(TASK TO CARRY OUT)
Count every line below containing "site"; state the number only.

[DATA EXCERPTS Boundary: Start]

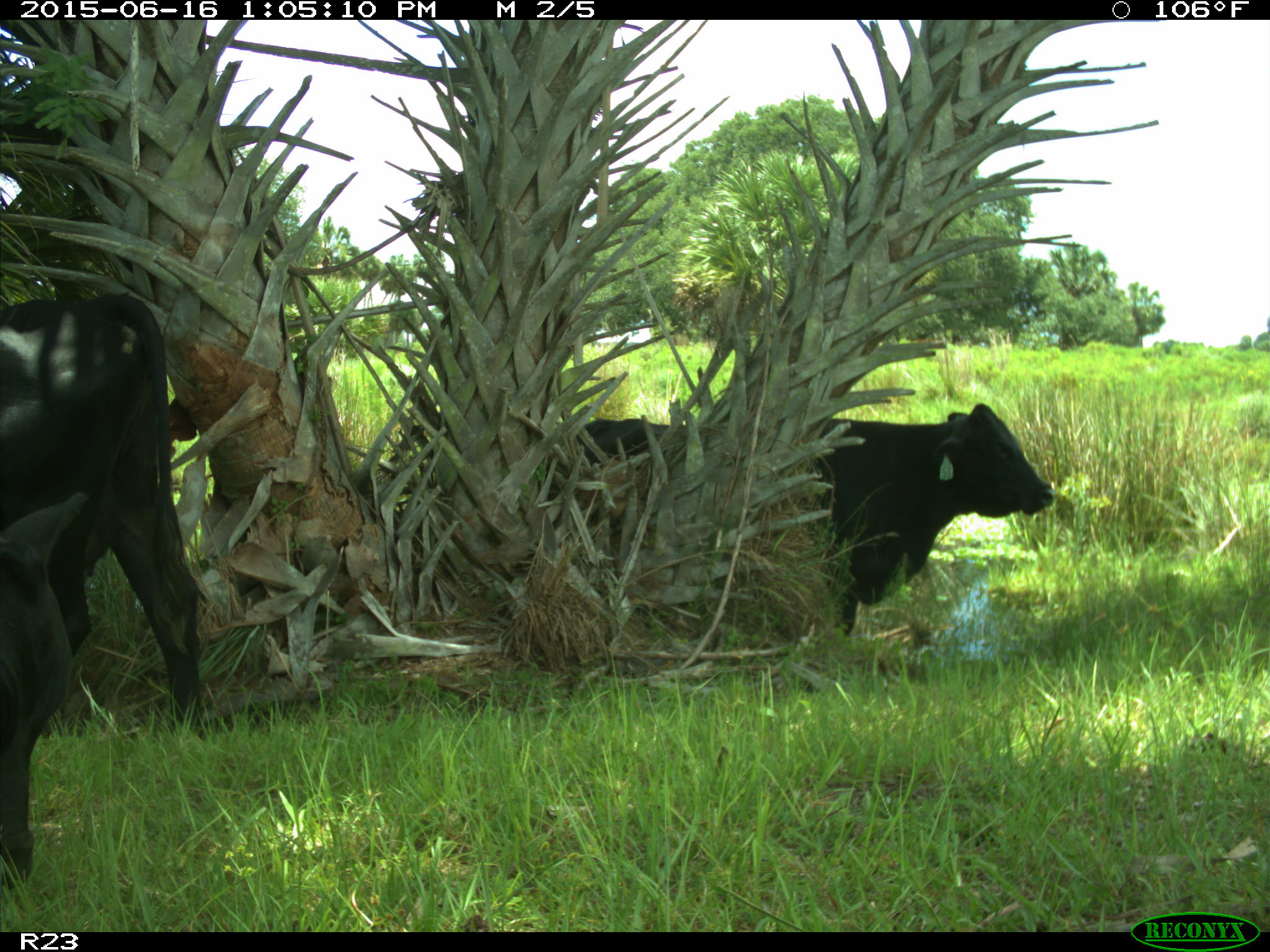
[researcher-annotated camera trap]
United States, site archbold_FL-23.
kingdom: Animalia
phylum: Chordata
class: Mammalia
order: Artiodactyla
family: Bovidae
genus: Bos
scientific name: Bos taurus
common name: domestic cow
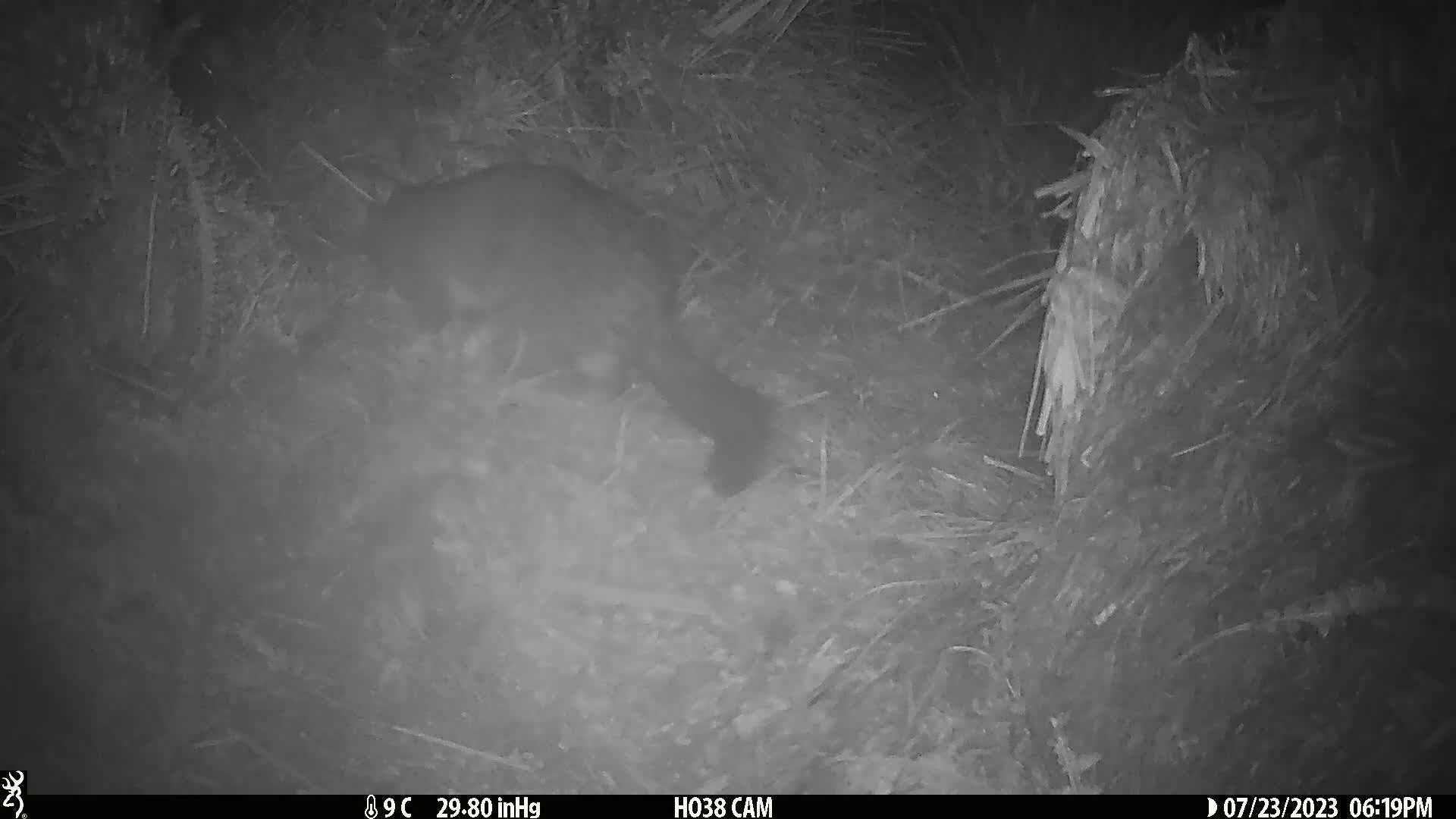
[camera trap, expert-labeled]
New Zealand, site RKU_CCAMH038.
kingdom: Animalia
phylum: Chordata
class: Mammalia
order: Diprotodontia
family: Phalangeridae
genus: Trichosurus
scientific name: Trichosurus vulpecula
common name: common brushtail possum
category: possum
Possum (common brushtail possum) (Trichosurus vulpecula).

[DATA EXCERPTS Boundary: End]

(ANSWER BELOW)
2